A Multi-functional Electronic Glove for Multidimensional Environmental Perception and Gesture Recognition

Abstract

In recent years, wearable electronic gloves with rich sensing functions have garnered widespread attention. Researchers are exploring various aspects of wearable devices including structural design, material innovation, and algorithm optimization. An analysis of demand suggests that wearable electronic gloves should possess sensory functions like hand, which includes roughness of contacted objects, assessing temperature of touched objects, determining grasp force, and interpreting gesture language. This paper presents a multi-sensing wearable flexible electronic glove equipped with graphene foam material sensors that can perceive external pressure, roughness, temperature, and express gesture language. The experimental results show that this glove exhibits excellent approximately linear-range sensing characteristics for force perception (1.475 kPa-1 at 0-0.4 kPa), outstanding temperature sensing capability (temperature sensitivity is -1.22% within the range of 30-80℃), and recognition judgment of 12 different gestures.
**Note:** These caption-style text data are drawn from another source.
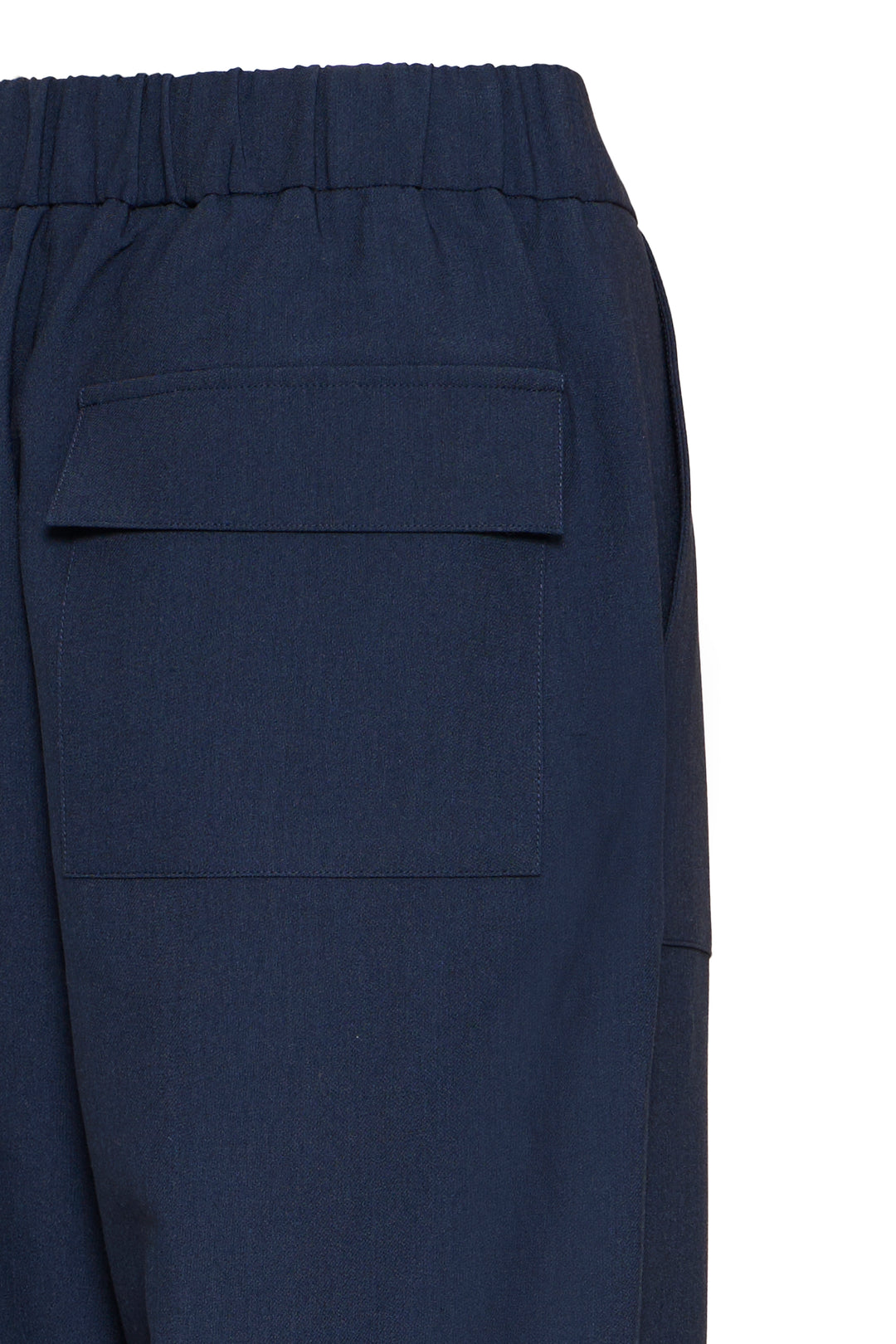 Fransa Navy Abigail Barrel Trousers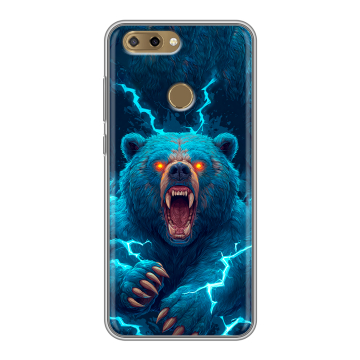 Силиконовый чехол на ZTE Blade V9 Vita с принтом Медведь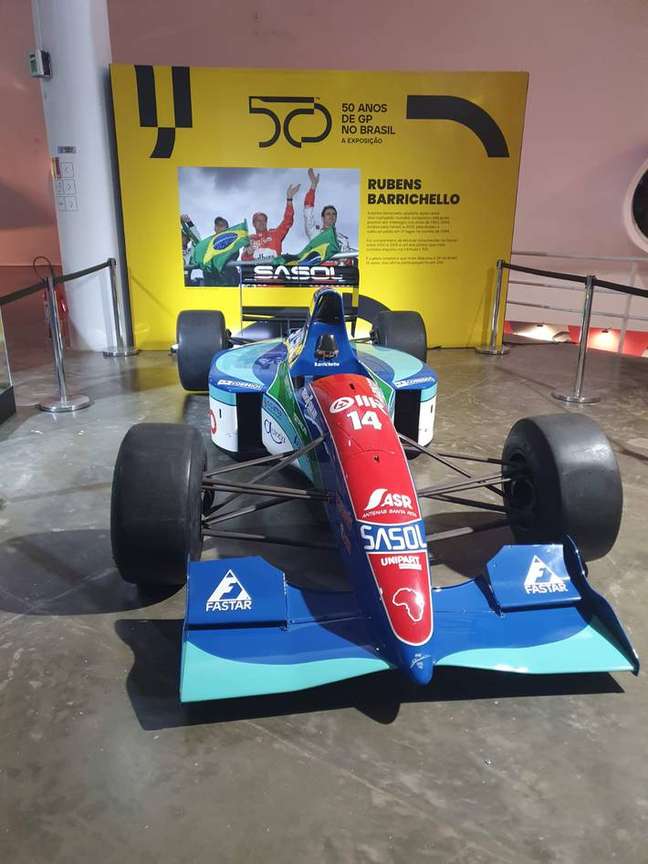 Jordan de Rubens Barrichello está na exposição dos 50 anos de GP no Brasil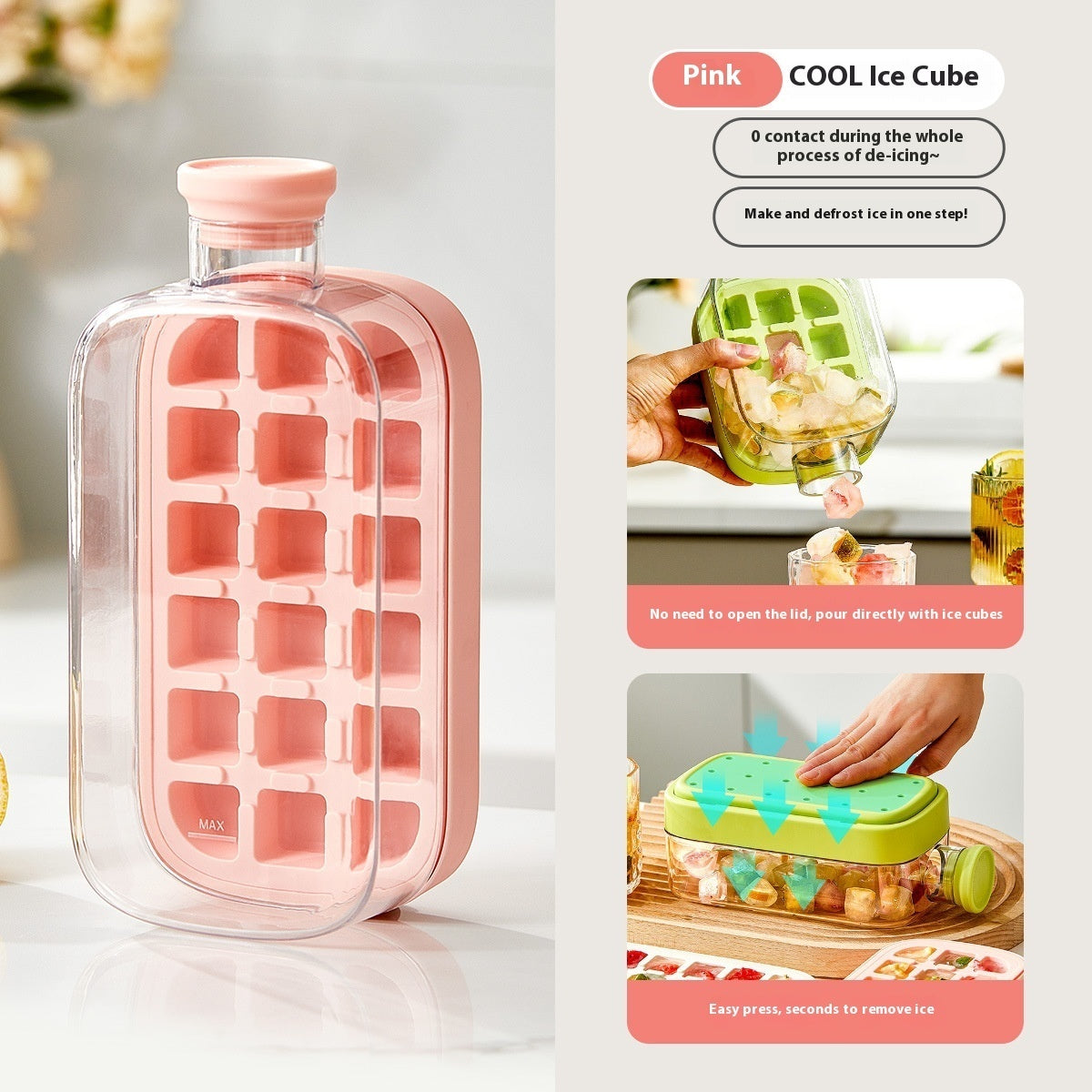 Portable Ice Maker Cup – One-Click Instant Ice Cooling Bottle with Straw (Reusable & Zero-Contact Design)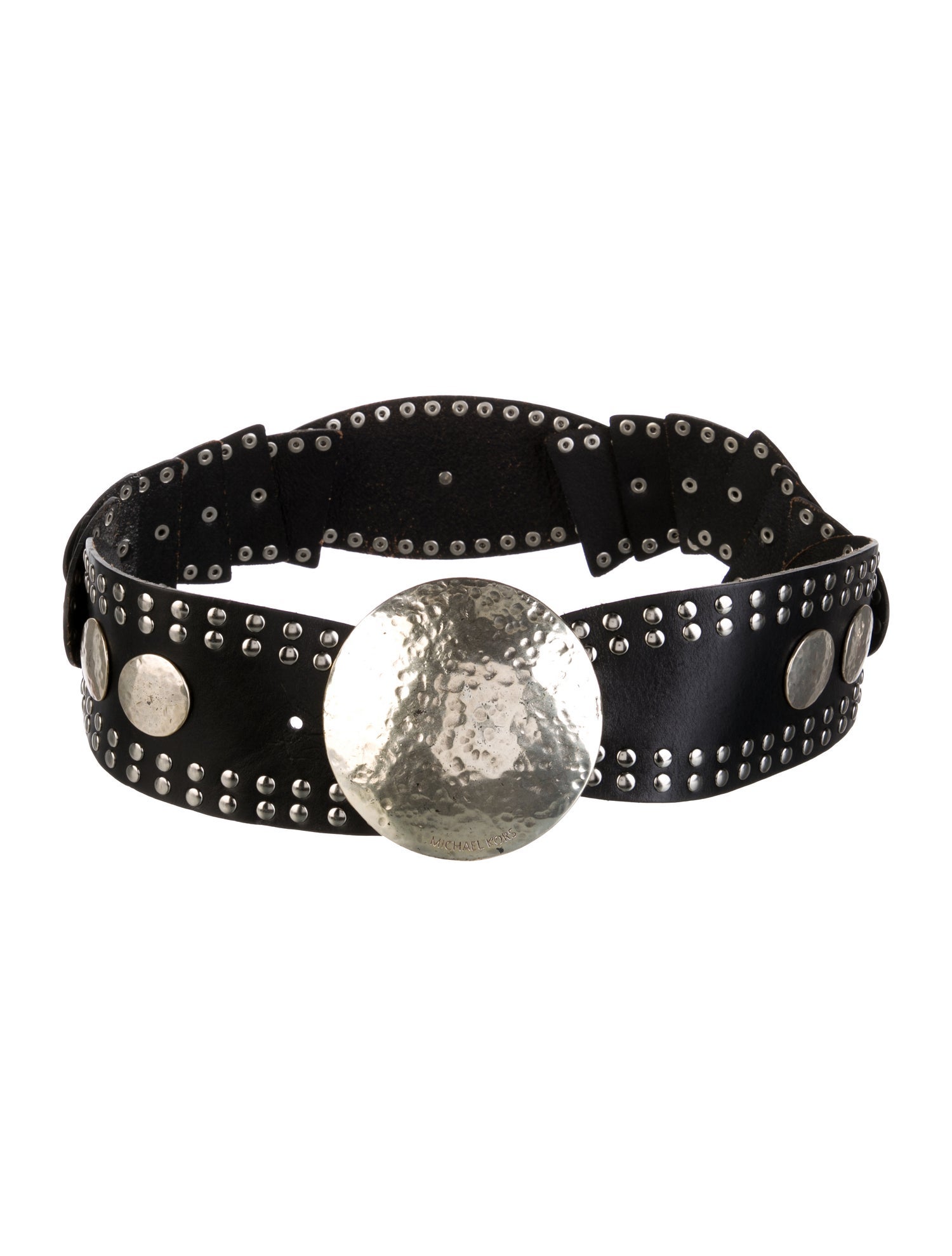 Michael Kors Wide Leather Waist Belt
Additionally, an optimized KNN (K-nearest neighbor) algorithm based on time-domain window is proposed. Compared with traditional KNN algorithm, KNN based on time-domain window improves the accuracy of gesture intent recognition from 86.15% to 91.93%. Wearable electronic gloves represent promising developments for fields such as hand rehabilitation training for patients, intention expression for individuals suffering from language barriers, and wearable multifunctional sensing applications.